___ Trecho fornecido
“Acuados como estão, os oposicionistas vão se unir ou o instinto de sobrevivência vai levá-los àquele antigo dito dos tempos da Guerra de Canudos: “Em tempo de murici, cada um cuida de si”?”
Quando Fernando Henrique passou a faixa presidencial para Lula em 2002, certamente não lhe passava pela cabeça a hipótese de que Lula e o PT conseguiriam concretizar o projeto que ele e o PSDB não conseguiram: ficar mais de 20 anos no poder. A era Lula foi uma sucessão de surpresas para os seus opositores. Eles jamais conseguiram fazer a leitura correta do que estava se passando no Brasil nestes últimos 16 anos.
Quando Lula manteve os fundamentos econômicos e não mergulhou numa onda de populismo e irresponsabilidade fiscal, eles viveram o primeiro momento de perplexidade. Não tinham notado que o PT, a cada uma das derrotas anteriores de Lula, recuou um pouco do seu discurso original – meio parecido com o que fez Plínio de Arruda Sampaio, do Psol, nestas eleições – e já não era assim tão diferente.
Quando o governo Lula enfrentou a crise do mensalão, novamente entraram em perplexidade. Não esperavam que fosse por aí – por questões ligadas à ética na política – que teriam a chance de enfrentar seus adversários. Claramente não estavam preparados para criticar algo que, na essência, não diferia muito do que sempre fizeram para agregar seus parceiros políticos fisiológicos.
Quando o mundo começou a viver uma crise financeira, tiveram nova surpresa desagradável. Imaginaram que se repetiria a mesma situação de fragilidade vivida por Fernando Henrique quando ele enfrentou a sua crise. Esqueceram que, até como consequência de ações que fizeram, o país estava mais forte e a correlação de forças no mundo diferente. Não tinham notado que, conquistada a estabilidade, Lula adicionara um componente novo na fórmula, agregando ao fortalecimento dos programas sociais uma política de crédito que incrementara o mercado, aquecera a economia, que tinha alternativas internas para enfrentar a crise externa.
Pelo menos, imaginavam, Lula ficaria igual a Fernando Henrique: dois mandatos. Se não foram capazes de enfrentar – ou não quiseram – Lula e o PT mais duramente no episódio do mensalão, sabiam que todos os nomes escolhidos para suceder o presidente haviam sucumbido. Por isso, durante um bom tempo, a luta política concentrou-se em torno da hipótese de haver ou não um terceiro mandato para Lula. Não acreditavam que ele poderia sacar da manga um novo nome, sem experiência, construí-lo do nada e torná-lo presidente, como Lula fez com Dilma. José Serra levou meses achando que bastava não se mexer que conservaria sua liderança e ganharia a eleição. Quando percebeu que, assim, só facilitava os movimentos de Lula para tornar Dilma conhecida, já era tarde demais.
______
___ Registros
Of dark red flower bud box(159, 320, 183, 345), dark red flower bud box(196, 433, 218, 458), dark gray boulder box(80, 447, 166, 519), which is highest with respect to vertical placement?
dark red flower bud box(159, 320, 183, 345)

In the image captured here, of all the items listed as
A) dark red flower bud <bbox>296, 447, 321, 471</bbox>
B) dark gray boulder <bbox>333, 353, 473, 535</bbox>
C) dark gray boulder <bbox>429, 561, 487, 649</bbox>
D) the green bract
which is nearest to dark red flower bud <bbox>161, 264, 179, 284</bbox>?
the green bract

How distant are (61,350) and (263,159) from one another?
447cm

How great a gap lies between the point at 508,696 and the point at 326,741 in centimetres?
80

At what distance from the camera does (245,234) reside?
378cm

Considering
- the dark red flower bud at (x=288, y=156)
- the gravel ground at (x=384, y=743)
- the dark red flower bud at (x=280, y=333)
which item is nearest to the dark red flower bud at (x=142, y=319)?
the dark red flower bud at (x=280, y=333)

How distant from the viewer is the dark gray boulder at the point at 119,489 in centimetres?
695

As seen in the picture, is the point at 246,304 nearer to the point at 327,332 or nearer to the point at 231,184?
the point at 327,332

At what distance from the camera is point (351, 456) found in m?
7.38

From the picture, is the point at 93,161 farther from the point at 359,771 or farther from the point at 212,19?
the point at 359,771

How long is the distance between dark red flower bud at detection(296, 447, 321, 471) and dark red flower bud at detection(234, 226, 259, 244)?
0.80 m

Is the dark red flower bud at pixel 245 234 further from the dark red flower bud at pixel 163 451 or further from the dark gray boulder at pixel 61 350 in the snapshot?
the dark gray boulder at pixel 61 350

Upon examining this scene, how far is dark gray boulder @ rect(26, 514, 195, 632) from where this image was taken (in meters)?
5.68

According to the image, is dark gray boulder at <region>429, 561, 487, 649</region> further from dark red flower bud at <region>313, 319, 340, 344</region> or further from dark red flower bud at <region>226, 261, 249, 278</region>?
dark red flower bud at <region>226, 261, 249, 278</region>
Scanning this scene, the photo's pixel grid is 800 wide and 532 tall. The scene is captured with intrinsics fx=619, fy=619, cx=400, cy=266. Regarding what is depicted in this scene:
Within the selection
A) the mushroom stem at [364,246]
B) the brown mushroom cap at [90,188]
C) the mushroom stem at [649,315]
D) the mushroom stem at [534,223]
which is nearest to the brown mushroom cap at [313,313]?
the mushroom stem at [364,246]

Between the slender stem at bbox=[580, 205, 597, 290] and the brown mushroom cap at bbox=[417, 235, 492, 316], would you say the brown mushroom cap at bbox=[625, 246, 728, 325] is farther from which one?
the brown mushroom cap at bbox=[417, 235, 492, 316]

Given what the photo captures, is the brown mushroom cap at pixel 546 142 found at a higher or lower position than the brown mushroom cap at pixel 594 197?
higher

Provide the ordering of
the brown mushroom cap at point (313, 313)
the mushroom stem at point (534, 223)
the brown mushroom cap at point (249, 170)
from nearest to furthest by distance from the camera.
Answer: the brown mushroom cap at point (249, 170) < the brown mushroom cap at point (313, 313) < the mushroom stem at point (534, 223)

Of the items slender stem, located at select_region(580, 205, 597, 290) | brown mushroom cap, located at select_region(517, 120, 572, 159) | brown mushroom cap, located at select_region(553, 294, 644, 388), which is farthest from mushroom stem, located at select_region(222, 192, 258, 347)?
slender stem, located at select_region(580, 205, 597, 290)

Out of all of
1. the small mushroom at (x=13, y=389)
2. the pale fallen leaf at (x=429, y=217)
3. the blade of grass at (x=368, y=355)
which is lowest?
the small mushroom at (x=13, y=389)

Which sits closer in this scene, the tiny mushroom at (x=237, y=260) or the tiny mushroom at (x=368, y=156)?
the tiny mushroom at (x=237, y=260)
______
# Objetivo
Segundo o trecho fornecido, o que José Serra achava que bastava fazer para conservar sua liderança e ganhar a eleição? Responda, por favor, em poucas palavras.

# Solução
Bastava não se mexer.